The reason for the fuss was at 2:00 p.m., when the spokespeople for ATLAS and CMS (in that order) presented the status of their Higgs boson searches with the jaw-dropping amount of data they each collected this year. Details can be found here: http://public.web.cern.ch/public/

Details can probably also be found on innumerable news and science websites. But I would suggest starting with what CERN had to say on the matter. After all, since scientists at CERN are studying the particle, shouldn't they know best what they've found out?

Wednesday 7 December 2011

Change is in the Air

picture from science.nature.nps.gov

Today, the LHC ended the last of its heavy ions runs. Data-taking for 2011 is over, with over 5 inverse femtobarns of data delivered to each of the multipurpose experiments. The technical shut-down has begun.
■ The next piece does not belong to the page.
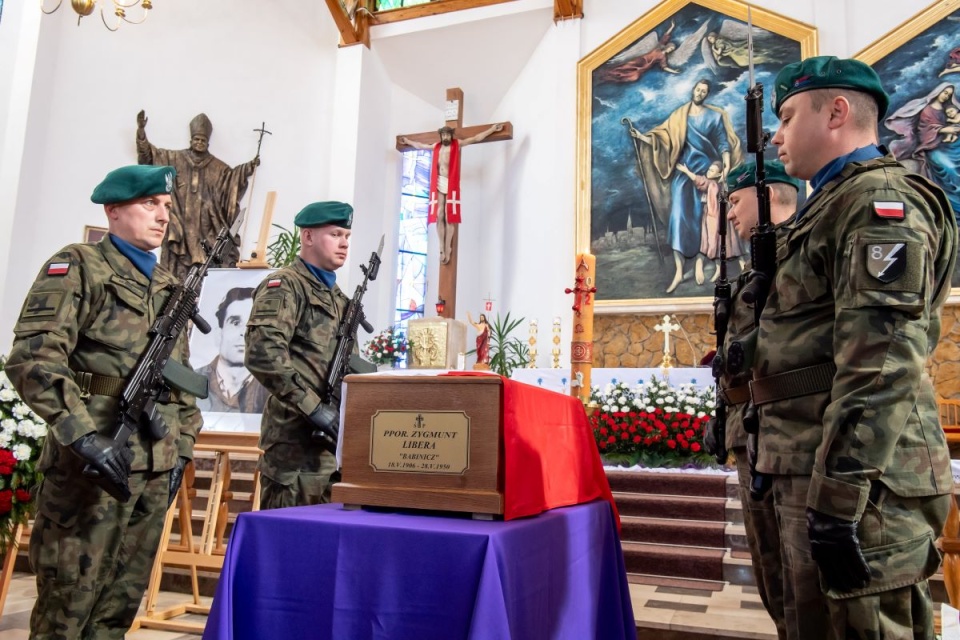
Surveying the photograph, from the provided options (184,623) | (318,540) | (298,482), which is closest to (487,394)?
(318,540)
CERN won't shut down of course, not for a while yet. Analyzing all that data is going at a fever-pitch, and with the end of beams in the accelerator tunnel the accelerator and experiments will be swarmed by engineers and technicians making repairs. But things are changing.

My little corner of this great enterprise is changing, too. As I'm planning on graduating next summer, my time at CERN now has an end date. I will return to the US early next year.

Boy oh boy, do I have a lot to get done.